Finding the Past in the Present

by Amishi Daga, Grade 9

When history recalls events, it typically emphasises on the number of people who were displaced, the manner in which borders were drawn and how history shifted overnight. However, numbers alone are unable to capture the human experience of living through and after a significant moment. Narratives provide a shape to feelings that statistics can never possess. In Amil and the After, the companion book to The Night Diary, Veera Hiranandani begins to spotlight Amil, the younger brother Nisha (the protagonist of The Night Diary), who navigates life after the Partition, slowly discovering his voice through art. His sketches become more than drawings; they become a way of processing loss, grief and hardship.

The novel deeply resonates with Hiranandani’s familial history, given that her father was forced to migrate across the border to Mumbai, and hence depicts personal narratives and/or elements that were a part of her father’s life. These memories of her father and aunts planted the seeds for The Night Diary. Following the novel’s publication, Hiranandani grew nostalgic for her characters and began imagining their lives beyond the final page. What happens once one undergoes a traumatic experience?  What is the impact of carrying wounds throughout an extensive period of time?

That curiosity gave birth to her new companion novel, told through Amil’s perspective. Unlike Nisha, Amil doesn’t pour his thoughts into a diary; instead, he sketches. Frustrated by questions he cannot answer with words, he turns to art. Hiranandani suggests that his sketches become more detailed, more alive as he processes pain, confusion, and resilience. In the book, Nisha and Amil even collaborate: she writes, he draws. It’s a testament to how different forms of expression can unite to narrate a story.

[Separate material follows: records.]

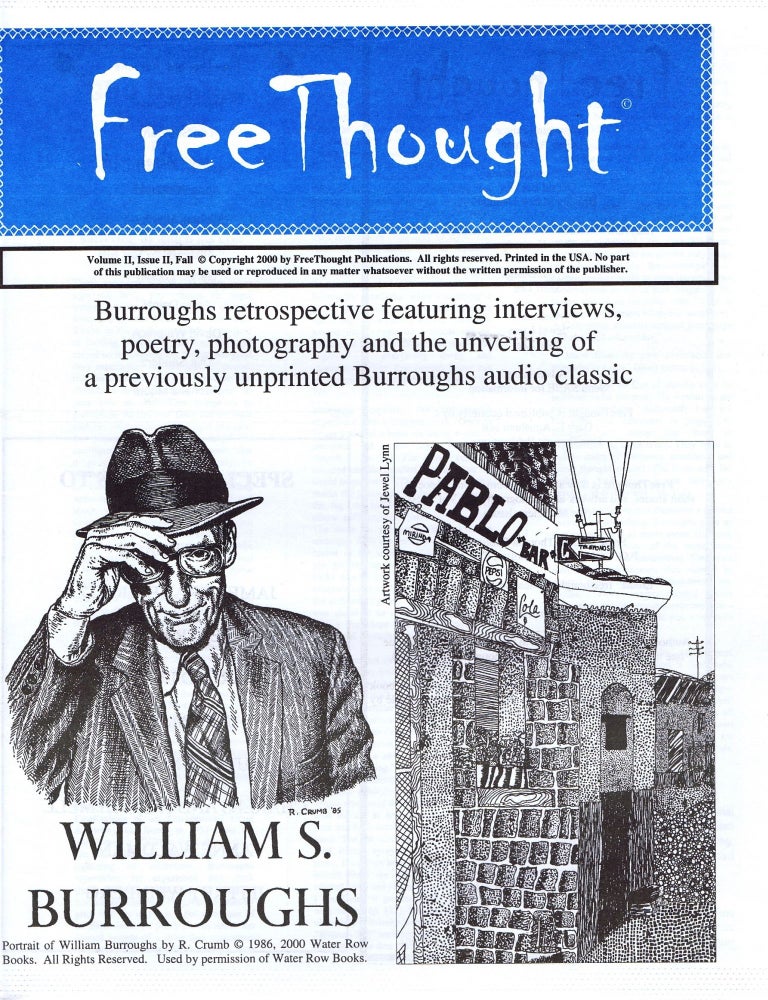 Item #1411] Free Thought Volume II, Issue II. William S. Burroughs, Gary Aposhian, managing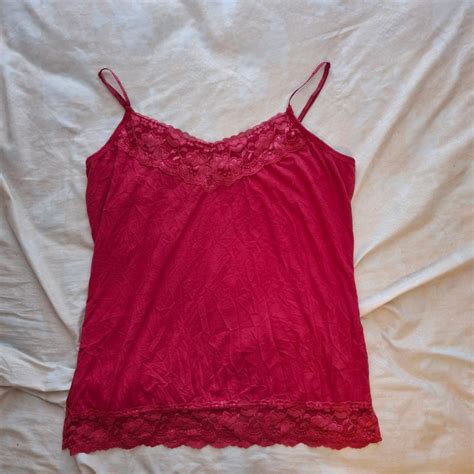 Y K Mcbling Trashy Delicate Hot Pink Lace Cami Depop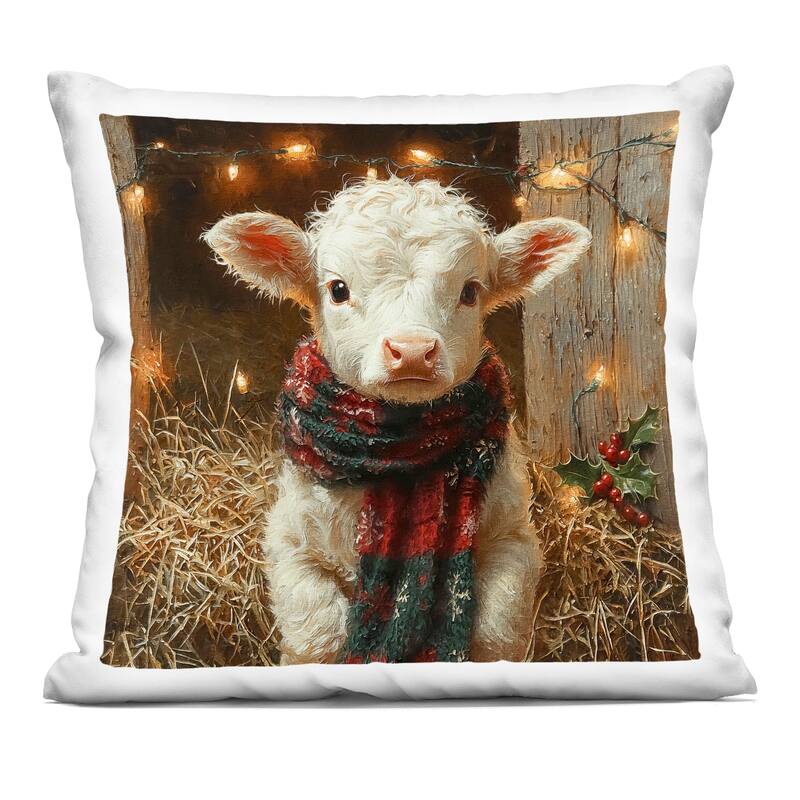 Stupell White Calf with Holiday Lights Decorative Printed Throw Pillow Design by Riley B - Accent - Polyester - Brown - Single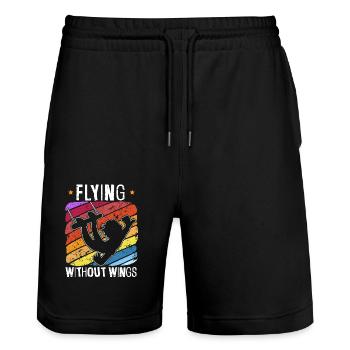 Retro Trapezkünstler Zirkus-Artist Akrobatik - Stanley/Stella Unisex Bio Joggingshorts Trainer  - Schwarz - Vorne - Nik (191cm) & Marisol (170cm)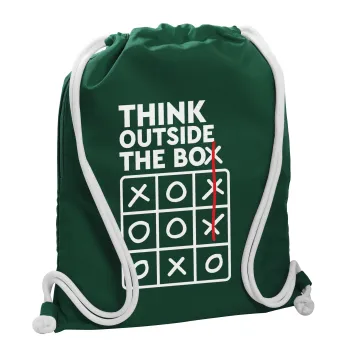 Think outside the BOX, Backpack pouch GYMBAG BOTTLE GREEN, with pocket (40x48cm) & thick white cords
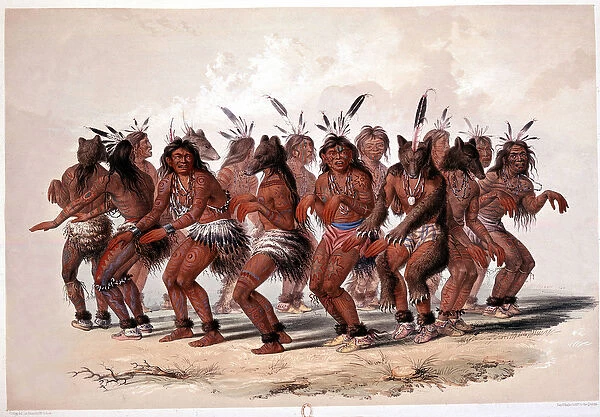 Indian Bear Dance - Lithography by Georges Catlin, 1844, B.N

Hiranandani explained that she chose to focus on an ordinary family caught in extraordinary times, capturing how Partition felt rather than merely how it unfolded. In doing so, she draws parallels to the recent pandemic, particularly in the way events moved with disorienting speed. Real maps, photographs, and details of trains and cities anchor the novel, while imagination and inspiration of her family breathes life into its characters. Although the novel’s characters are imaginary, Hiranandani emphasises on the contrast between a narrative timeline and a historical timeline, and the significance of the context in a narrative. For instance, Gandhi’s assassination must be covered because of the story timeline as such events can’t be shifted for the sake of the plot.  The story must stay true to the historical context, even as it tells a personal tale. Furthermore, she touched on themes that are urgent in a contemporary setting: the manner in which young people often ask questions adults struggle to answer, how trauma can alter family dynamics, and how creative expression—whether through words or art—can heal.

By anchoring her novel in lived experience while drawing parallels to the pandemic, Hiranandani underscores how history continues to echo in the present. In Amil’s journey, she reminds us that survival is never only about resilience, that trauma endures, shaping lives long after the event. Amil’s sketches remind us that creative expression, whether through art or words, remains one of the most powerful ways to process uncertainty and loss.